Procedures assigned a 000 or 010 global surgical period are defined as minor procedures. E/M services that are reported with minor surgical procedures on the same date of service or during the 10-day global surgical period are not recommended for separate reimbursement. E/M services for established patients that are reported with surgical procedures that have a 0-day global surgical period are not recommended for reimbursement on the same day of surgery because there is an inherent E/M service included in all surgical procedures.
Global Maternity Editing
Global periods for maternity services are classified as “MMM” when an evaluation and management service is billed during the antepartum period (270 days), on the same date of service or during the postpartum period (45 days). E/M services are not recommended for separate reimbursement if the procedure code includes antepartum and/or postpartum care.
Diagnostic Services Bundled to Inpatient Admission (3-Day Payment Window)

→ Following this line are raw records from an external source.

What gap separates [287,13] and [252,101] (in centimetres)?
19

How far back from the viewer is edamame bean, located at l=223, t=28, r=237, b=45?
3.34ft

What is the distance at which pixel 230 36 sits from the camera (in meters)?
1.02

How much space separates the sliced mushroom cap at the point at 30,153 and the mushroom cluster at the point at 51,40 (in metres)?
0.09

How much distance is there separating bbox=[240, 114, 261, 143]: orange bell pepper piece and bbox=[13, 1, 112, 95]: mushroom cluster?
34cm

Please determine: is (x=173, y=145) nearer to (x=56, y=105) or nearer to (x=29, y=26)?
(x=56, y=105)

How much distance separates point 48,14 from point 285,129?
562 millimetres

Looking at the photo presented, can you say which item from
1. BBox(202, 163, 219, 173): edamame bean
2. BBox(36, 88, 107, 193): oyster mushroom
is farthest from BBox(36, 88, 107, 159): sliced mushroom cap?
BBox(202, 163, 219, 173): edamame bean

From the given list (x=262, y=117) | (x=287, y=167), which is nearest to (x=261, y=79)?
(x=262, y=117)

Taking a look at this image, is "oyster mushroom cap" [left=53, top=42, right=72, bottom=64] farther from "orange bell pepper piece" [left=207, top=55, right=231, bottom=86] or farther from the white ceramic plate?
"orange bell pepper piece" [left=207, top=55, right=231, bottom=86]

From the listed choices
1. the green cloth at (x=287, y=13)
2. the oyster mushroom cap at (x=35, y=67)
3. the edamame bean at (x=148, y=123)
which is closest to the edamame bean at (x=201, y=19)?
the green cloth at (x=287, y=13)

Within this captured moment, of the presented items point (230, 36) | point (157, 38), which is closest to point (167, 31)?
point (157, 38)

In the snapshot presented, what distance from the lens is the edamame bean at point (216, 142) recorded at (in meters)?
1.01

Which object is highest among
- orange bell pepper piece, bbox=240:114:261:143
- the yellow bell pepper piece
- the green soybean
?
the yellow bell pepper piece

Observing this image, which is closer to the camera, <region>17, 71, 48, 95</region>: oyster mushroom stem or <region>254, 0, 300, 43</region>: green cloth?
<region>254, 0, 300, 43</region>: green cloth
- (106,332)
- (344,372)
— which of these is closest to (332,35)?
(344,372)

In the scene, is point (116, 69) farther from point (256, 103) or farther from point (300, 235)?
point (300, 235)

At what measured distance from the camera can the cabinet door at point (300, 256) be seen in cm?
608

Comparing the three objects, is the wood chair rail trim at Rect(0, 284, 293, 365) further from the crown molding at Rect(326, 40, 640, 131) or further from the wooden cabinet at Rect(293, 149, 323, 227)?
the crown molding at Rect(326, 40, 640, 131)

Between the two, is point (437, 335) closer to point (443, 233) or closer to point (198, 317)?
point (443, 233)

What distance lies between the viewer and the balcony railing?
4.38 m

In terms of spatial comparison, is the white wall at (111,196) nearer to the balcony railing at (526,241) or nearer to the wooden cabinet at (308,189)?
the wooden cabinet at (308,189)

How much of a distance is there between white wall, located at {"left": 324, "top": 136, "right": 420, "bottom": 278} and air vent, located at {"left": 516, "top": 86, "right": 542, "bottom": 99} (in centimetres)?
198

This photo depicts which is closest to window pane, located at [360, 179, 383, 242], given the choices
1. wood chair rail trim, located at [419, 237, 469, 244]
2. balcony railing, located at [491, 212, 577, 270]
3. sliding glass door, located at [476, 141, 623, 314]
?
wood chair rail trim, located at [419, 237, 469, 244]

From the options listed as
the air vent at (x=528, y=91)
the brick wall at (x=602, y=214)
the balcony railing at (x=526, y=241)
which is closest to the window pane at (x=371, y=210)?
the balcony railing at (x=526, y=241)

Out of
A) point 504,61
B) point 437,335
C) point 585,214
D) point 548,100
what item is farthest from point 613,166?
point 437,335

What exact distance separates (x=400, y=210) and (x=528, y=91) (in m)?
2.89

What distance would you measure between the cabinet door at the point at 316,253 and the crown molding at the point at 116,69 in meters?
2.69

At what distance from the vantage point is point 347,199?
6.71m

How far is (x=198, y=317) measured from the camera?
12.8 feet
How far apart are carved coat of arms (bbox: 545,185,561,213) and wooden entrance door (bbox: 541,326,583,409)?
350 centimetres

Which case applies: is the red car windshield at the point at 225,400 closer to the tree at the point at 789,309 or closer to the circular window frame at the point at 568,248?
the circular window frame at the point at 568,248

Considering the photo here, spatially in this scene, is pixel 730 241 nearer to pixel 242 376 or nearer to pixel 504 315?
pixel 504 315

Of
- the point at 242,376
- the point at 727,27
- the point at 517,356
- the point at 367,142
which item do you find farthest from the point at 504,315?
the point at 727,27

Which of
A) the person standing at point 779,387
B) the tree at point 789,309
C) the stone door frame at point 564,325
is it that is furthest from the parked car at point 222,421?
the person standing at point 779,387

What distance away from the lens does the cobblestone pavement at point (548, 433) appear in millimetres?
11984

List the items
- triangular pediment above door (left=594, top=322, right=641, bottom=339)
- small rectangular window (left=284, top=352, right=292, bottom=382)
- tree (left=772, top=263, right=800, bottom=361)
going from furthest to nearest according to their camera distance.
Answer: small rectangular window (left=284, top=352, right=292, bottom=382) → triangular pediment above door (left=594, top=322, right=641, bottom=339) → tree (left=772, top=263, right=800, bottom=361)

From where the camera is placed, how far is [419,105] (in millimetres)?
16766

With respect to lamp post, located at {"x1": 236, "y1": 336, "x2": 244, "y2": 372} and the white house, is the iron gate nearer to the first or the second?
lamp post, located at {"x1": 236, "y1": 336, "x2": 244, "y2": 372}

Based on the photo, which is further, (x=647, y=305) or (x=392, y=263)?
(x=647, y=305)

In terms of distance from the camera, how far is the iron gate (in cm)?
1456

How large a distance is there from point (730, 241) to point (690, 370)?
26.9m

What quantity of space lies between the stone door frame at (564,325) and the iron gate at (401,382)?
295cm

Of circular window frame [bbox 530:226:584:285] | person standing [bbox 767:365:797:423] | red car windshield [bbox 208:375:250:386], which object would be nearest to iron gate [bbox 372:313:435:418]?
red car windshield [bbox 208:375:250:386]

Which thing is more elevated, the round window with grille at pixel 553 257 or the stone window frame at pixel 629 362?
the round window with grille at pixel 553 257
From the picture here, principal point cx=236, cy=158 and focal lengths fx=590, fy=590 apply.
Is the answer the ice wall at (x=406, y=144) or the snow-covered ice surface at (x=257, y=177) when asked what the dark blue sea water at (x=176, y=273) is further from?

This rule identifies outpatient diagnostic services provided to a member within three days prior to and including the date of an inpatient admission. When these services are billed by the same admitting facility or an entity wholly owned or operated by the admitting facility, they are considered bundled into the inpatient admission and therefore are not separately reimbursable.
Multiple Code Rebundling
This rule analyzes if a provider billed two or more procedure codes when a single more comprehensive code should have been billed to represent all of the services performed.
Frequency and Lifetime Edits
The CPT and HCPCS manuals define the number of times a single code can be reported. There are also codes that are allowed a limited number of times on a single date of service, over a given period of time or during a member’s lifetime. State fee schedules also delineate the number of times a procedure can be billed over a given period of time or during a member’s lifetime. A frequency edit is applied when the procedure code is billed in excess of these guidelines.
Duplicate Edits
Code editing evaluates prospective claims to determine if there is a previously paid claim for the same member and provider that is a duplicate to the prospective claim. The software also looks across different providers to determine if another provider was paid for the same procedure, for the same member on the same date of service. Finally, the software analyzes multiple services within the same range of services performed on the same day.
National Coverage Determination Edits
CMS establishes guidelines that identify whether some medical items, services, treatments, diagnostic services or technologies can be paid under Medicare. These rules evaluate diagnosis to procedure code combinations.